Patrick John Kelly

Frontly: Building an AI App Builder Before the Market Existed

Frontly started in 2021 as a straightforward no-code app builder. Nothing AI about it. Just a platform for building custom business applications without writing code.

Then ChatGPT launched in late November 2022, and everything changed.

I bought the frontly.ai domain and quickly shipped a new product: a platform where you could create reusable AI prompt templates with variables that appeared as simple forms. Your team fills out the form, the prompt runs behind it, and they get consistent AI-generated output without needing to write prompts themselves. No one was doing this yet. ChatGPT had just arrived and most people were still figuring out what it was.

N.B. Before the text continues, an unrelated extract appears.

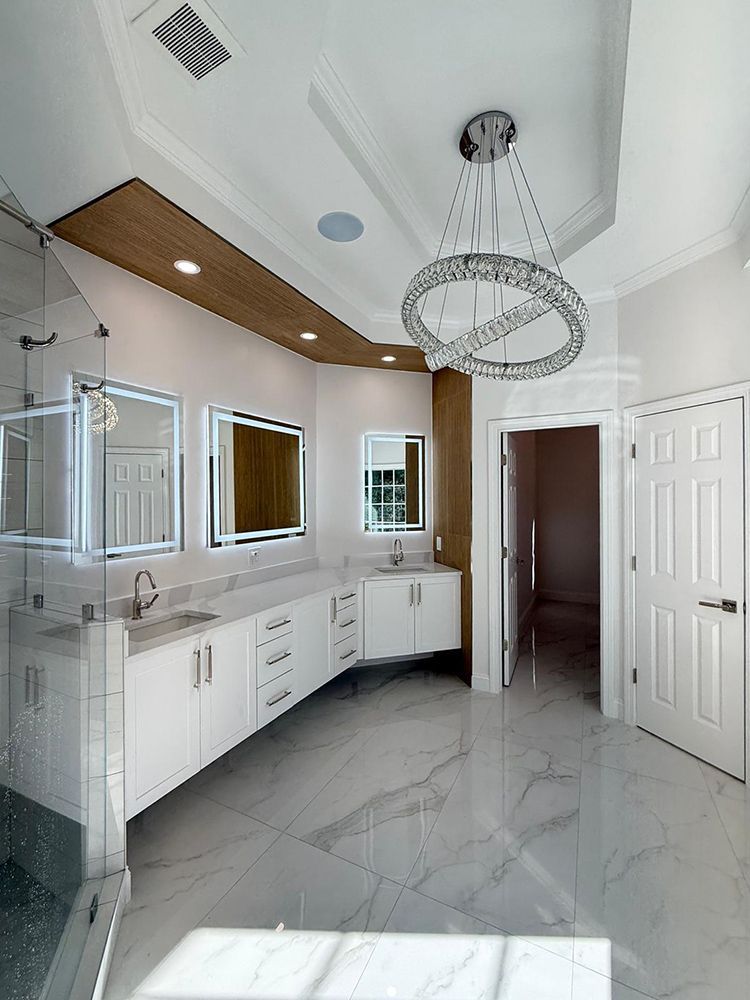 Spacious white bathroom with double vanity, marble floors, and a modern chandelier.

But the prompt template product was just the starting point. Within weeks I realized the bigger opportunity was back in the core app builder. If I could let users add an “AI action” as a step in their applications, they could build tools that actually use AI - not just generate text, but integrate AI into real business workflows. So I went back to the platform and started building that.

By February 2023, ChatGPT was integrated directly into the builder. By April, I was demoing full AI app generation from a single prompt: describe what you want, and Frontly generates the pages, components, data models, and layouts. The generated apps were simple, but for early 2023, it was genuinely impressive. This was over a year before Lovable, Bolt, or “vibe coding” became mainstream concepts.

What people built

Frontly powered a lot of internal business tools. Custom data management systems, CRM-style platforms, workflow tools - the kind of applications where every business has slightly different needs and off-the-shelf software never quite fits. A lot of our best users were agencies building custom SaaS and internal tools for their clients, using Frontly to move fast without hiring developers.

None of it was flashy. But that was the point. These were real tools solving real operational problems for real businesses, and many of them are still running in production today.

Growth

As a technical solo founder without much funding, I didn’t have a marketing team or a growth budget. I focused on the product, talked to customers daily, shipped fast, and used launches on AppSumo and Product Hunt to find users. That approach worked. 20,000+ monthly active users. $600K in sales. #1 Product of the Day on Product Hunt.

The users who stuck around validated the core idea: there’s a massive market of people who need custom applications but can’t or won’t write code, and AI can dramatically lower the barrier to building them.

The evolution

The platform went through several major phases, each one building on the last:

2021-2022: No-code app builder. A basic platform for building custom business applications. No AI, just drag-and-drop application building.

Dec 2022: AI prompt templates. Launched on frontly.ai. Reusable prompt templates with variables, presented as forms. Your team uses AI through consistent, tested prompts without needing to understand prompt engineering.

Early 2023: AI-enabled apps. Integrated ChatGPT into the core builder. Users could add AI actions to their applications, making the tools they built actually intelligent.

Mid 2023: AI app generation. Type a prompt, get an app. The generated apps were simple, but this was the first version of what the industry would later call “vibe coding.”

Early 2025: V2 vibe coding platform. A full rebuild with a more agentic experience. The AI generation pipeline now used a multi-step process with human review at each stage - the architecture I described in Chaining AI Prompts Before Agents Existed. Each generation step would pause, show the user what it created, let them edit and approve, then continue building on that validated output.

That last evolution - the multi-step pipeline with human-in-the-loop - was the most technically interesting work I did at Frontly, and it directly informed everything I’ve built since.

What happened

I raised $400K from investors including Andrew Wilkinson (Tiny Capital), which should have accelerated things. Instead, it added pressure to chase traction instead of going deep with a specific customer segment. I was building broadly when I should have been building specifically.

Then, in late 2024 and early 2025, the market exploded. Lovable and Bolt took off with dedicated teams and venture backing. Google launched AI app building tools. Replit shipped its agent. Even Figma launched an AI app builder. The space I’d helped pioneer was suddenly one of the most competitive markets in tech, and every new entrant had more resources than I did as a solo founder.

I’d been building AI-generated applications for over a year before any of them launched. But being early doesn’t matter if you can’t defend the position. And I knew, watching the wave of well-funded competitors arrive, that the window for Frontly to become a venture-scale company in this space had closed.

What I took from it

Frontly taught me two things that shaped everything I’ve built since.

First, early entry without focus is just a head start you waste. If I’d locked in on a narrow customer segment from day one - agencies building client tools, for example - I’d have built relationships and product depth that would have been hard for well-funded latecomers to replicate. Instead, I built broadly and got outscaled. The lesson wasn’t about timing. It was about specificity.

Second, AI does dramatically better with small, focused steps and human oversight than with single-shot generation. That insight came directly from building Frontly’s generation pipeline. Single-prompt app generation produced garbage. Multi-step generation with human review at each stage produced applications people actually used.